- WHAT THIS EXERCISE ASKS
1 – Determine whether each of the following statements, marked (a), (b), and (c), agrees with the passage on Belshazzar's feast, answering yes or no and quoting the deciding words of the passage. (a) More than 1000 guests were on the list for the feast. (b) Belshazzar is identified as the son of Nebuchadnezzar. (c) Women were commonly present at such parties in ancient times.
2 – Reproduce the portion of the passage on Belshazzar's feast between "Drunkeness characterized this" and "all of that.", inclusive.

Now, back to the party.  I promised you a party this morning, right?  So we’re going to go back to the party.  And here is King Belshazzar, the grandson of Nebuchadnezzar, throwing a great feast, a great party with more than 1000 of his closest friends on the guest list.  And if you’re old enough to remember the Hollywood movie Animal House, this is that kind of party.  You can decide not to come.  But we’re going to go to this party and find out what it’s all about.

 

0:05:50.0

There are really three characteristics of this grotesque display of debauchery that we can highlight.  One is the drunkenness.  The wine flowed freely.  They drank wine in front of the thousand, it says, of Belshazzar.  He’s got wine for everybody.  The wine never ran out.  This show of drunkenness reminds me of Proverbs 31:4-5.  I wonder if King Solomon later had Belshazzar in mind when he wrote this.  He said, “It is not for kings to drink wine or for rulers to take strong drink, lest they drink and forget what has been decreed and pervert the rights of all of the afflicted.”  King Belshazzar drank, and he forgot some things that his grandfather Nebuchadnezzar learned.  He forgot the decrees and the dreams and the interpretation of those dreams.  Because the reason this party in ancient Babylonian history is the most notorious party in human history is because this is the night the Babylonian Empire fell to the Medes and the Persians.

 

0:07:06.9

Drunkeness characterized this party, also fluent morality.  The moral restraints have been lifted.  Why do I say that?  Because in ancient times it was highly unusual for women to be present at a party like this with the king and his nobles.  But women are all over the party.  The kings wives—yes, plural—his concubines—yes, plural—they’re all part of it.  And you’re mind…don’t let it run too wild with imagination, but you can imagine what’s going on with the drunkenness and the mixed genders and all of that.

(Outline records)
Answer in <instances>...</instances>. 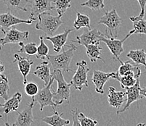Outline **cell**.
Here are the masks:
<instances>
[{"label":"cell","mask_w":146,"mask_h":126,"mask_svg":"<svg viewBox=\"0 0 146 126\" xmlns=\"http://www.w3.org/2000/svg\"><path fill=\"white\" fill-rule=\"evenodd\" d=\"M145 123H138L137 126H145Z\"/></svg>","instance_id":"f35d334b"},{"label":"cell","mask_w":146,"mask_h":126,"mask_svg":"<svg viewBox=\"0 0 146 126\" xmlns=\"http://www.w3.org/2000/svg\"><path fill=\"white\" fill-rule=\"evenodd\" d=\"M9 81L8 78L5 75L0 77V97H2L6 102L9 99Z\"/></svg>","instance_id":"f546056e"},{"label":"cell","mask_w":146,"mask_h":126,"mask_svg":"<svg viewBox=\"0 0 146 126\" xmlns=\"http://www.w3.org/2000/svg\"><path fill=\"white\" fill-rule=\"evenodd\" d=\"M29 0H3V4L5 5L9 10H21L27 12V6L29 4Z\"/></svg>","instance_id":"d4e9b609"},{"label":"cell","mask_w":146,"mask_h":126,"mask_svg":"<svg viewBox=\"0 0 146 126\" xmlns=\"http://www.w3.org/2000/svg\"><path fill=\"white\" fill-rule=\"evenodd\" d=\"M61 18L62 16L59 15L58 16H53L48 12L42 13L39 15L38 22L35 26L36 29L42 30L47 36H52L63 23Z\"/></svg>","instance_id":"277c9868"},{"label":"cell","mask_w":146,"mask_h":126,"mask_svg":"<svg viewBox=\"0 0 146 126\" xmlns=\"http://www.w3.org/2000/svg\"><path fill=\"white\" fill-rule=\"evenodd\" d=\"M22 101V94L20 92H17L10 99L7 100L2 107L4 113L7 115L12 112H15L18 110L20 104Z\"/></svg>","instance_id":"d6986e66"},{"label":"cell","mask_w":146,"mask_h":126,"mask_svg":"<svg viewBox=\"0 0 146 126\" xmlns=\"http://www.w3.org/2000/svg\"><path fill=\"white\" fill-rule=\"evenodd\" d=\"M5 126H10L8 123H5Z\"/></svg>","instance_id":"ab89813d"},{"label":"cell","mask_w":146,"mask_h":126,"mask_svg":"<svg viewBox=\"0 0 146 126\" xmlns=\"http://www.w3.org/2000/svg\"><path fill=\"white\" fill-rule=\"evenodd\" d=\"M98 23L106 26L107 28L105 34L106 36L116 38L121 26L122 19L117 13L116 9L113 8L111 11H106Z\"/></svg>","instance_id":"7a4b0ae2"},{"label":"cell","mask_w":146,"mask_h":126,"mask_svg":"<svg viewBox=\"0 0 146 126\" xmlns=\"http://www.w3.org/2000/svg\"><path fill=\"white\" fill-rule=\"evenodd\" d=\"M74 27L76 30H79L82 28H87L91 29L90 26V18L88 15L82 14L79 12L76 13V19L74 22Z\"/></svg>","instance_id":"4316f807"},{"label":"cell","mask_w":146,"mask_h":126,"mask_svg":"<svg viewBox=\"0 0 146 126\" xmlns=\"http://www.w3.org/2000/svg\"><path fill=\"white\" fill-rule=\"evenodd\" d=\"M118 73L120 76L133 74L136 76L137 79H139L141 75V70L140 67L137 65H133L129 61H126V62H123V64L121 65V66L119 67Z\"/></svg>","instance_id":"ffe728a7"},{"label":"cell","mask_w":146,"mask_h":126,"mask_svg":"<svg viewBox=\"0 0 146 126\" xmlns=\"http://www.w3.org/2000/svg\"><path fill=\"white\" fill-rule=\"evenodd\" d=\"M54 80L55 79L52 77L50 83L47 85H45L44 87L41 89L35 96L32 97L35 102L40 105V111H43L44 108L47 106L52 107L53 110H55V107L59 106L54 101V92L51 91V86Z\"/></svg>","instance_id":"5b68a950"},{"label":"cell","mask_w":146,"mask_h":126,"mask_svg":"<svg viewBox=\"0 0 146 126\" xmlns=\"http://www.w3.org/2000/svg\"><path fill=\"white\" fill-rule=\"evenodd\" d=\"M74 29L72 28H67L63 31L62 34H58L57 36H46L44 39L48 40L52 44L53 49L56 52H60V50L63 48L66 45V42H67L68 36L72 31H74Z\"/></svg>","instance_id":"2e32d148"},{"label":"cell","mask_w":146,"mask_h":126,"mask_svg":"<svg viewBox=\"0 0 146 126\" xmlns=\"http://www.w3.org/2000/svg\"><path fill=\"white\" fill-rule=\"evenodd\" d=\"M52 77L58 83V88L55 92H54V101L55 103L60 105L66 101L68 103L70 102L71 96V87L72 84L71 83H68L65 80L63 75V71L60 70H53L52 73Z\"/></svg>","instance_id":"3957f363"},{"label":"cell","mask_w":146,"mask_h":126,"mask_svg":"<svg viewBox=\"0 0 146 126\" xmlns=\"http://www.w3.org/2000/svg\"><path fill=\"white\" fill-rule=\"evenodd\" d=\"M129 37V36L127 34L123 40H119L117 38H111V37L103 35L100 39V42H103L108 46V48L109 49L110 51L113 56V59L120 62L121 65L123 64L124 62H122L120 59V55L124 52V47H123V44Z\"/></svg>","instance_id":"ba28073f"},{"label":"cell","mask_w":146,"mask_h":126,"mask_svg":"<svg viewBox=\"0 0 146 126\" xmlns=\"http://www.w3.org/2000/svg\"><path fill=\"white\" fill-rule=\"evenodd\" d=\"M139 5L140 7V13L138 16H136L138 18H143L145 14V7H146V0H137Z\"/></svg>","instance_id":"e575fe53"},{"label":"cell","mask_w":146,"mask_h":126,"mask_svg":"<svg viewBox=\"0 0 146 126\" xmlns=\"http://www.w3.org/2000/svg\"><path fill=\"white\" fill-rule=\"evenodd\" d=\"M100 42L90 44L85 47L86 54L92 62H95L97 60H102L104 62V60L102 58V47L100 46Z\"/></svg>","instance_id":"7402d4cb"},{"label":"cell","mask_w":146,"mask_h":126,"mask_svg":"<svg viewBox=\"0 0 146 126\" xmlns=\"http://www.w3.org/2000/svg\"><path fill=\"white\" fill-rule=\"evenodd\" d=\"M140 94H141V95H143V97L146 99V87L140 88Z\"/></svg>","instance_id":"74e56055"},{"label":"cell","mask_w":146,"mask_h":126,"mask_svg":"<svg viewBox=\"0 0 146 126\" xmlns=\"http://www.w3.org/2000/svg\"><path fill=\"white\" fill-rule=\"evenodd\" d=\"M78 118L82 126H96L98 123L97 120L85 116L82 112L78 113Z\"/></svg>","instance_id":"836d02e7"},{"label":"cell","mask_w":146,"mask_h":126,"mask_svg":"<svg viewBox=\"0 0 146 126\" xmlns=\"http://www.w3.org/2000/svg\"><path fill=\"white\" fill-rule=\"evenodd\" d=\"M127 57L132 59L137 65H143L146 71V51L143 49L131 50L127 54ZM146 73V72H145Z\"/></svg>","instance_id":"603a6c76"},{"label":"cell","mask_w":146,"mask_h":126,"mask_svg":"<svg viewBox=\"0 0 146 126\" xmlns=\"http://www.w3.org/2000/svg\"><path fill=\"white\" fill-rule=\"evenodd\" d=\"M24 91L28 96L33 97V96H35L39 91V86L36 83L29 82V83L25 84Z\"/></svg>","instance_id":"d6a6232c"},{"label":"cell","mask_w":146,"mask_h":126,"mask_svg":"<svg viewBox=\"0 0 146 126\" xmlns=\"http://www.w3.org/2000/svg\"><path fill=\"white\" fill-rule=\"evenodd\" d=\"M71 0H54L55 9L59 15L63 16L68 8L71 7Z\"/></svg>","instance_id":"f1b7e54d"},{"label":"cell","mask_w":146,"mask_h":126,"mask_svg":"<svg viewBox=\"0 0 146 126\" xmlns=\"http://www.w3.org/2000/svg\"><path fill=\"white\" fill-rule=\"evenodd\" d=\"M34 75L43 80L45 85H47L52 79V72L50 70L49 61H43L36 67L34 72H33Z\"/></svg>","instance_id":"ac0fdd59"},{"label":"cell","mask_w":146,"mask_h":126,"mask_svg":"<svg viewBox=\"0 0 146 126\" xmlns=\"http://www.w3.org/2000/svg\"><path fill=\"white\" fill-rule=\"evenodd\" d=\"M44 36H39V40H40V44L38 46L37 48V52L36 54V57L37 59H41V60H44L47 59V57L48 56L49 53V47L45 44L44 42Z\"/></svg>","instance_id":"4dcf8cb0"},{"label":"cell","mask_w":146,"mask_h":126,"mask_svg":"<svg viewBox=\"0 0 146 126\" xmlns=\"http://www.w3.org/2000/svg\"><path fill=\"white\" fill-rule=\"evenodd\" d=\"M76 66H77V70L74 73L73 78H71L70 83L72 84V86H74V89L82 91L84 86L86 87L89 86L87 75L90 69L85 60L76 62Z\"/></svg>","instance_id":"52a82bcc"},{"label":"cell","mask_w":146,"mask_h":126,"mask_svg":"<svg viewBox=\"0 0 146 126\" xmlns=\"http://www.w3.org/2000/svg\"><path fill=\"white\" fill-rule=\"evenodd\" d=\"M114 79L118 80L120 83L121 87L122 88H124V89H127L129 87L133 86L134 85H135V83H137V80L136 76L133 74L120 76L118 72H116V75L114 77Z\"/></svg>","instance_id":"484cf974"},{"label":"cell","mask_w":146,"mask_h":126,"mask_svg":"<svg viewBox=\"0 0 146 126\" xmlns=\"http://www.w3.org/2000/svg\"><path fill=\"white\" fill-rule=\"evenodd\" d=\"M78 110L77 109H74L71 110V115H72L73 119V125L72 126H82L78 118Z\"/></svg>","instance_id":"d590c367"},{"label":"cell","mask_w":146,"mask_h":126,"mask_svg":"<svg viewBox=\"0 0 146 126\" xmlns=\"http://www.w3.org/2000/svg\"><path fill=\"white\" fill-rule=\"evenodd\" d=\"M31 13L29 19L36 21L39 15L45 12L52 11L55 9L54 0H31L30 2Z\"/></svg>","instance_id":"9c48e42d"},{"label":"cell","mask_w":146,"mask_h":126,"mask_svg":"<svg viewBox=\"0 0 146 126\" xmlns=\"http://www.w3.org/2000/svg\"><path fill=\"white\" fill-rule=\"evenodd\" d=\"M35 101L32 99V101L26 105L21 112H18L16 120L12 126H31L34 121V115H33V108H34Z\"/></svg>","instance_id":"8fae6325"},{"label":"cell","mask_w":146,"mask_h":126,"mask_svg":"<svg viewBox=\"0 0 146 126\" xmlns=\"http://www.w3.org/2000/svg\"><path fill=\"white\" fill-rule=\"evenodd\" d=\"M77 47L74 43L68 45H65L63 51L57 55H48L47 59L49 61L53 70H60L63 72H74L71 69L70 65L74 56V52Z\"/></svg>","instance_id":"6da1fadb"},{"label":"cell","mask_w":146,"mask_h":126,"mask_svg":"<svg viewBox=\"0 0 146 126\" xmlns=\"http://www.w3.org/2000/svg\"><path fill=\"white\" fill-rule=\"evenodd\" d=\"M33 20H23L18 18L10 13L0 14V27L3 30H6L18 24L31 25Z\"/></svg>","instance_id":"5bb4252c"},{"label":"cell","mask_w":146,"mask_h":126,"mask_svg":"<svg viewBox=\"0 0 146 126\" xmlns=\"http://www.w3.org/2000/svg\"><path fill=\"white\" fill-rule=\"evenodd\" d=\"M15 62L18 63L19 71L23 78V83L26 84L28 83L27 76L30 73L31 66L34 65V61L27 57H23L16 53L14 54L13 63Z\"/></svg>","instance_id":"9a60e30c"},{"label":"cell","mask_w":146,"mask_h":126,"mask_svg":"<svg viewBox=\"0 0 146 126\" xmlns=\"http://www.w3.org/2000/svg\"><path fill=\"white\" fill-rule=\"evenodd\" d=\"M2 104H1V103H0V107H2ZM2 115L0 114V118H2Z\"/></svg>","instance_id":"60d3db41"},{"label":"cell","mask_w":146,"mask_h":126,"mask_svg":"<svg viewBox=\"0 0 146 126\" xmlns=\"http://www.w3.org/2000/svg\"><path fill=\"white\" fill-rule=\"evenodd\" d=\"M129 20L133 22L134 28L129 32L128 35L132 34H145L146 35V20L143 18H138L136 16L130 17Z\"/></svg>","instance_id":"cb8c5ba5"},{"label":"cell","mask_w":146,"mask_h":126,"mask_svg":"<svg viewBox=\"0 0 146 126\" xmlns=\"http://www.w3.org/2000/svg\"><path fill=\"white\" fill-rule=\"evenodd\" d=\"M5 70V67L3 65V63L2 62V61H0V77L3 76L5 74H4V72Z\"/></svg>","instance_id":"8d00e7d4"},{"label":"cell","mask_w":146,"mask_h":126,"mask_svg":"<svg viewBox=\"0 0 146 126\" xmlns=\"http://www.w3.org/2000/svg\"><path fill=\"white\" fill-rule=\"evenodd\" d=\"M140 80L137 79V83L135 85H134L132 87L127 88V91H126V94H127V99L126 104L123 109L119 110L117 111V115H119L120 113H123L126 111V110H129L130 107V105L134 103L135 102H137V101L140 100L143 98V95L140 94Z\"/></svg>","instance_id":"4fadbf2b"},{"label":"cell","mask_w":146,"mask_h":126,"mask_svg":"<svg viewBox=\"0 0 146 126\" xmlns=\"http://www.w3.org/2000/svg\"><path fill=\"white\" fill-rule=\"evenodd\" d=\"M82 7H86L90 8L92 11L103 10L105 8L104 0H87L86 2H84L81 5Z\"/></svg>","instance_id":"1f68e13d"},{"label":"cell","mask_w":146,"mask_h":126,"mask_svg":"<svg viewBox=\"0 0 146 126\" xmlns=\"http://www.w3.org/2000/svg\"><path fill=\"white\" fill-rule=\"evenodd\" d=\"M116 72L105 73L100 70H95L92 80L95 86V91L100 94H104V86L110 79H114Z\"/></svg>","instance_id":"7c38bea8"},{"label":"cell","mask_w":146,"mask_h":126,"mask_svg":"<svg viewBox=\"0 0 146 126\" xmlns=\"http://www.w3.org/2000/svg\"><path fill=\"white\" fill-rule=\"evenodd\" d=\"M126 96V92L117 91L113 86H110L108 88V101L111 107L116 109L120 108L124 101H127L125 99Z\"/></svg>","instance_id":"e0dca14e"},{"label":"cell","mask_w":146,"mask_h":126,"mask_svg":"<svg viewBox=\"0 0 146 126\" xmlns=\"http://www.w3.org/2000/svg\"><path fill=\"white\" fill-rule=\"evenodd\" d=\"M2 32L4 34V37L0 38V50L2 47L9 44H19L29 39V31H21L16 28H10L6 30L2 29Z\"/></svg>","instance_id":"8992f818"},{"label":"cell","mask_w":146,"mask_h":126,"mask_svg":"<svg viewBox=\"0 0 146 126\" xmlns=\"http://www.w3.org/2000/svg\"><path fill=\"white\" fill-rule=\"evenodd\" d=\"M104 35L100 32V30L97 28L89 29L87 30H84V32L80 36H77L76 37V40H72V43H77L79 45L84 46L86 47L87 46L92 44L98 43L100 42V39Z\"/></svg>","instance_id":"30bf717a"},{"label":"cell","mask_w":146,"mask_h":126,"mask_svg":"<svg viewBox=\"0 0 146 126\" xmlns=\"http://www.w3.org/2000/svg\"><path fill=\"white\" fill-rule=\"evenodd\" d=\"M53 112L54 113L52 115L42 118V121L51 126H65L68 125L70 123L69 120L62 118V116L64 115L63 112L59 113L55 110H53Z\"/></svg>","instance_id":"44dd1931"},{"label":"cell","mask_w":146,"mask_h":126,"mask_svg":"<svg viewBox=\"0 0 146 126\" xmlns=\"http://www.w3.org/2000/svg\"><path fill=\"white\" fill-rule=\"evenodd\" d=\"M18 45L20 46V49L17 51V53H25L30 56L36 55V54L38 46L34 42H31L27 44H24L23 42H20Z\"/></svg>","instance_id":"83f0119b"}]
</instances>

- ANSWERS TO THE PROBLEMS
1 –
(a) Yes: "more than 1000 of his closest friends on the guest list"
(b) No: "the grandson of Nebuchadnezzar"
(c) No: "in ancient times it was highly unusual for women to be present at a party like this with the king and his nobles"

2 –
Drunkeness characterized this party, also fluent morality.  The moral restraints have been lifted.  Why do I say that?  Because in ancient times it was highly unusual for women to be present at a party like this with the king and his nobles.  But women are all over the party.  The kings wives—yes, plural—his concubines—yes, plural—they’re all part of it.  And you’re mind…don’t let it run too wild with imagination, but you can imagine what’s going on with the drunkenness and the mixed genders and all of that.